## Problem details:
Extract exactly the range of lines bounded by the line containing "How far from the camera does (x=156, y=53)" and the final line of the listing, both ends included, and no other lines.

## Data provided:
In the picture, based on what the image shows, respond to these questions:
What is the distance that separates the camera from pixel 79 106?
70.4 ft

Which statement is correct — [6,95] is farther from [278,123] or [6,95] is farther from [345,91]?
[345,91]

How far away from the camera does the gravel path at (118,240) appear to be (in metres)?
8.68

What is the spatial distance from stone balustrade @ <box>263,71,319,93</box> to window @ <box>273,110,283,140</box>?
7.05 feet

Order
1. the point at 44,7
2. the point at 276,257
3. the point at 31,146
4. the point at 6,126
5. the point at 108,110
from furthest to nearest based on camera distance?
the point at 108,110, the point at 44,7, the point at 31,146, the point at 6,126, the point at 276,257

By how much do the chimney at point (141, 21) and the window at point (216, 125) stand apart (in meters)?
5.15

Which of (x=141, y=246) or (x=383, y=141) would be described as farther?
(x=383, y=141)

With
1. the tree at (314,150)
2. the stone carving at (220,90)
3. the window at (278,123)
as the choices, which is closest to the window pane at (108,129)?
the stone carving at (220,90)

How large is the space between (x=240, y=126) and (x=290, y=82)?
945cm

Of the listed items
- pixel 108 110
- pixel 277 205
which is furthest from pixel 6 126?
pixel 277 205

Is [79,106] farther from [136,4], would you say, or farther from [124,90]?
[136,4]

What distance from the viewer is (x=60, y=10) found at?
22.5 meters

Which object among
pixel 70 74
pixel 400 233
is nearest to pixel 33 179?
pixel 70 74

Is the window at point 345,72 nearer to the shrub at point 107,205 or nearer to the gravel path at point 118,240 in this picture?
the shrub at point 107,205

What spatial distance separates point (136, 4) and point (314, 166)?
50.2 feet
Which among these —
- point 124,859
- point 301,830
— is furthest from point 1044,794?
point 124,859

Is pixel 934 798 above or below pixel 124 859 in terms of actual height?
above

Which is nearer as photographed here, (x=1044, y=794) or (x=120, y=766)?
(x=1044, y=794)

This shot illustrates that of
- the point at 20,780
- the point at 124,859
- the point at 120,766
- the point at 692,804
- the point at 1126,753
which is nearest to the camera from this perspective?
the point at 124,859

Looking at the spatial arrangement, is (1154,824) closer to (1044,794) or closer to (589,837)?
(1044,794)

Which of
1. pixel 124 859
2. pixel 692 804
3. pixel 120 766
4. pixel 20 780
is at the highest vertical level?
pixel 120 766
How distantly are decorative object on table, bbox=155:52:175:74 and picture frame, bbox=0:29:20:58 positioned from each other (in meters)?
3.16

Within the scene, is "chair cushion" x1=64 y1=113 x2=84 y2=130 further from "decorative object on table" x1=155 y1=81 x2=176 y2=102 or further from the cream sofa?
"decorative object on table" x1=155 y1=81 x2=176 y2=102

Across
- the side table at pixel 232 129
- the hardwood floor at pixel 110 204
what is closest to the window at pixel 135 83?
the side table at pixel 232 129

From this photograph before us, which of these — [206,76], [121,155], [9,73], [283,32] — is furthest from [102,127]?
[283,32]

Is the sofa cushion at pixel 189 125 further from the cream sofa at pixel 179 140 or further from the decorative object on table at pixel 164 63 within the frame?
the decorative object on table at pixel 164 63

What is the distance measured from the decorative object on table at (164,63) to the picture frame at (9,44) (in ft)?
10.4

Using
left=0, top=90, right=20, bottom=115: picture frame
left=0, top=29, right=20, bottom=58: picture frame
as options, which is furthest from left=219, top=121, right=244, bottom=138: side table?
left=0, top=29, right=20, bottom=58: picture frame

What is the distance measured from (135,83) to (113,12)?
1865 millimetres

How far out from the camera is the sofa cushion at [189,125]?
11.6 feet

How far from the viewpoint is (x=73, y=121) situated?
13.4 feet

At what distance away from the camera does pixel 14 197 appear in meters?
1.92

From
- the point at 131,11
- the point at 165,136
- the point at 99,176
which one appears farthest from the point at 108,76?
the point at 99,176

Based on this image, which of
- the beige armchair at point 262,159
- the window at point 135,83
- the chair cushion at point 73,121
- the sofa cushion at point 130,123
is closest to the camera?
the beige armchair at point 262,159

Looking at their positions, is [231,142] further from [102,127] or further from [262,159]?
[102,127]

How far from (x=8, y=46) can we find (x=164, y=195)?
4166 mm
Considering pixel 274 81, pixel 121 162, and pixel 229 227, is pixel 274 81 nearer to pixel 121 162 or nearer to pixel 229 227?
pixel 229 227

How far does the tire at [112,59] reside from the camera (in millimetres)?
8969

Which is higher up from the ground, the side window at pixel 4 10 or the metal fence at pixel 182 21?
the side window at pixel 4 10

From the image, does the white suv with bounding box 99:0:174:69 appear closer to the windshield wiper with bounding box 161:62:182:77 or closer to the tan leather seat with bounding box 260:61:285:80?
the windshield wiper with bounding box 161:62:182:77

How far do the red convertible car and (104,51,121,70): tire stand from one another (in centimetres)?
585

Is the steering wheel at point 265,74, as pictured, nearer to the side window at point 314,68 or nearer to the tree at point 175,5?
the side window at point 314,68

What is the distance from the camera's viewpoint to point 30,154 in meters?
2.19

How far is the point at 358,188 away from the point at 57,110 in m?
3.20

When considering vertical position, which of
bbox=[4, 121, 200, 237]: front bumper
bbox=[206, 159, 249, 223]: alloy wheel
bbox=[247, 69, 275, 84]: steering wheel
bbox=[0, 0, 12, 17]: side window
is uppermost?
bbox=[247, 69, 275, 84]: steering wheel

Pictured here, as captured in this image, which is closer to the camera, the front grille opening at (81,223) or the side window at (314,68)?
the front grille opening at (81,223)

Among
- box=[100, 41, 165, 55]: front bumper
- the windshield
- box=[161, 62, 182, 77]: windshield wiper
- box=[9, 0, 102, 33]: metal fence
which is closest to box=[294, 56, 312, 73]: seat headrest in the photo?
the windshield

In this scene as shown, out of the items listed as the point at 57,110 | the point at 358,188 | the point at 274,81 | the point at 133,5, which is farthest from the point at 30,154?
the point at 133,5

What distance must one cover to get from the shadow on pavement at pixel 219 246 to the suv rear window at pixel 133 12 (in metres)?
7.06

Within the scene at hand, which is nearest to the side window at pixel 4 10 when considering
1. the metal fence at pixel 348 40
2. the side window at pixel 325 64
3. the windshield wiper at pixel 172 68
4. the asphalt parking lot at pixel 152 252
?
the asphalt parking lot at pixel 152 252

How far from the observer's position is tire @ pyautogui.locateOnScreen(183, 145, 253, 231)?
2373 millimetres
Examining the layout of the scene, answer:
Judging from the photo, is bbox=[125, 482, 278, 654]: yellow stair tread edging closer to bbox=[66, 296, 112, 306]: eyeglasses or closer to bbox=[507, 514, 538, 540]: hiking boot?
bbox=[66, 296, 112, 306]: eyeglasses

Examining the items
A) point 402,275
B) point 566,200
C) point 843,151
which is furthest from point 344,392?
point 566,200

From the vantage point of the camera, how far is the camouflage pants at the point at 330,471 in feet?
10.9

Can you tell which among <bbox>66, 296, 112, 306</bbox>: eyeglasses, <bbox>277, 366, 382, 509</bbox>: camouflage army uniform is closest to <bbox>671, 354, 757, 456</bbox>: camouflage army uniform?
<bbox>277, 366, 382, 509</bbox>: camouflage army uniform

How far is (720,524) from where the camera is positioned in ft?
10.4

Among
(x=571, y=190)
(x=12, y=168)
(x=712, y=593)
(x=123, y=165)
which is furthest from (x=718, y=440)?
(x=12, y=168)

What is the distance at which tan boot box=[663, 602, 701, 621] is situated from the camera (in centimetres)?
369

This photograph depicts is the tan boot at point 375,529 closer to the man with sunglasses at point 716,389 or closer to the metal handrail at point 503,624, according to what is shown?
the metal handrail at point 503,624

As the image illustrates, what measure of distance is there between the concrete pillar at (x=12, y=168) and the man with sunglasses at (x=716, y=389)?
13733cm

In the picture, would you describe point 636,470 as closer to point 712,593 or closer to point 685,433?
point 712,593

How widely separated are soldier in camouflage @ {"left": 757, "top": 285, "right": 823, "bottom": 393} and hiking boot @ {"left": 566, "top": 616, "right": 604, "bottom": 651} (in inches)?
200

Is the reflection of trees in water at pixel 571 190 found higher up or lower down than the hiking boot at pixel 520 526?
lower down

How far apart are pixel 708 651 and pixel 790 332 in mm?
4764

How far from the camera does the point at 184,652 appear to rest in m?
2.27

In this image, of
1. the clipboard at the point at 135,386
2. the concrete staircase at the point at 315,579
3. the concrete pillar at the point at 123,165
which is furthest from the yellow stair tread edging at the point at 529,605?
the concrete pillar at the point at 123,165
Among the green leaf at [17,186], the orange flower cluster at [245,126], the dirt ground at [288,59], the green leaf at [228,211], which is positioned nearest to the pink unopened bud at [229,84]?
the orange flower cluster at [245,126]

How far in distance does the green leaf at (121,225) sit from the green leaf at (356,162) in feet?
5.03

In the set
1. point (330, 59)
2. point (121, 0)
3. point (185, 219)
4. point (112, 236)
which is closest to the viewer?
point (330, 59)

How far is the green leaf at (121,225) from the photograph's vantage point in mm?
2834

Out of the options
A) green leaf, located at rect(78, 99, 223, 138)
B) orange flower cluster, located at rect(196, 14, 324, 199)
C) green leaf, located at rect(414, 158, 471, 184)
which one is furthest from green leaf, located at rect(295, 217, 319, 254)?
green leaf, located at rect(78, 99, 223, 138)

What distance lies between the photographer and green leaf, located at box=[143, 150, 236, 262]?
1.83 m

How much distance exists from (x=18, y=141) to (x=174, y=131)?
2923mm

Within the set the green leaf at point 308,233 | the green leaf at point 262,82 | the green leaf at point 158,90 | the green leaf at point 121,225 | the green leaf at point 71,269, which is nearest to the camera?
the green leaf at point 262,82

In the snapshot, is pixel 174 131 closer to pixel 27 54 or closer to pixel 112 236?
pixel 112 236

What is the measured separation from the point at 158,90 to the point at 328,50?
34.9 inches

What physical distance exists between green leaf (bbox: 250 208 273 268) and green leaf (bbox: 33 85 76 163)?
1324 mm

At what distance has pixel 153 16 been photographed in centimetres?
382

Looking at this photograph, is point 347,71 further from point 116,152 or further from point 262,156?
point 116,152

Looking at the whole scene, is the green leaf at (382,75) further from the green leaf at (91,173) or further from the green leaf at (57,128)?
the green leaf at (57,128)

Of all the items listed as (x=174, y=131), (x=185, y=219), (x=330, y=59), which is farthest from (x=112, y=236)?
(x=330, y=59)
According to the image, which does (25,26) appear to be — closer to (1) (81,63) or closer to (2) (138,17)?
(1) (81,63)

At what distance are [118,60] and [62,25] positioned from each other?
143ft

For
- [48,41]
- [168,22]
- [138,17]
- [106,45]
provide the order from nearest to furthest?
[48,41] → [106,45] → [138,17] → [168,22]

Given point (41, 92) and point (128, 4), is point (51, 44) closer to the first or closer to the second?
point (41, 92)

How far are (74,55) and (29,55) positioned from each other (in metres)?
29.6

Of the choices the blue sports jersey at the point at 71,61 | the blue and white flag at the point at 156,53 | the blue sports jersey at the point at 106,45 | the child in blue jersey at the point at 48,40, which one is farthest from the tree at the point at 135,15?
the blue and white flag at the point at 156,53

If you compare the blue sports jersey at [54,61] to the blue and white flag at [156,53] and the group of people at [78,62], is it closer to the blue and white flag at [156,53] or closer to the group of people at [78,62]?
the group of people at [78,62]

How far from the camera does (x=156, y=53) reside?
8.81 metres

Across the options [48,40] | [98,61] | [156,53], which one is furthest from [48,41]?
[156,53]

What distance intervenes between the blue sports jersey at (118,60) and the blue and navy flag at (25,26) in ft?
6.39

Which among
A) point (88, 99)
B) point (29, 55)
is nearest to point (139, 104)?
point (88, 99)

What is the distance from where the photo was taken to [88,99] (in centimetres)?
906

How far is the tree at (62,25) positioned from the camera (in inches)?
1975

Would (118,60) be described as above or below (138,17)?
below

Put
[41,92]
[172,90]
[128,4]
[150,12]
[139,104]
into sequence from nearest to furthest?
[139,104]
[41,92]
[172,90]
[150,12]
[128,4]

## Final result:
How far from the camera does (x=156, y=53) reside?
8.81 metres

Across the options [48,40] | [98,61] | [156,53], which one is furthest from [48,41]?
[156,53]

What distance intervenes between the blue sports jersey at (118,60) and the blue and navy flag at (25,26) in ft?
6.39

Which among
A) point (88, 99)
B) point (29, 55)
is nearest to point (139, 104)?
point (88, 99)

What is the distance from where the photo was taken to [88,99] (in centimetres)?
906

How far is the tree at (62,25) positioned from the camera (in inches)?
1975

Would (118,60) be described as above or below (138,17)?
below

Put
[41,92]
[172,90]
[128,4]
[150,12]
[139,104]
into sequence from nearest to furthest?
[139,104]
[41,92]
[172,90]
[150,12]
[128,4]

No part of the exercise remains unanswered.